> _GIVEN RECORDS_
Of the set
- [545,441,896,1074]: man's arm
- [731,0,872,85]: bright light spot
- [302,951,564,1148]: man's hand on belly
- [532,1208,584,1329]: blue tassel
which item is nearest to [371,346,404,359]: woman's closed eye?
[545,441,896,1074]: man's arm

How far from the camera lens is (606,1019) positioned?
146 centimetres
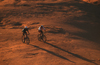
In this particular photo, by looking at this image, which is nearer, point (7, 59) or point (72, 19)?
point (7, 59)

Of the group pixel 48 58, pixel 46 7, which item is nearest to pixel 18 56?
pixel 48 58

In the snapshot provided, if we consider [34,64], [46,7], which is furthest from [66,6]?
[34,64]

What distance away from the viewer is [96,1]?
23.6 metres

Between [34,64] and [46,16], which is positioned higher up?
[46,16]

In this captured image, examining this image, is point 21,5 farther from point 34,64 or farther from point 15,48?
point 34,64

> _AIM OF THE TASK_
Please give everything from the line containing "What distance away from the viewer is [96,1]?" down to the end of the lines as a two-column CSV headed text and answer, with one row for each line and its answer. Put each value in its own quoted field, with any line breaks turned into spaces.

> _ANSWER BELOW_
text,answer
"What distance away from the viewer is [96,1]?","23.6 metres"
"Between [34,64] and [46,16], which is positioned higher up?","[46,16]"
"In this captured image, examining this image, is point 21,5 farther from point 34,64 or farther from point 15,48?","point 34,64"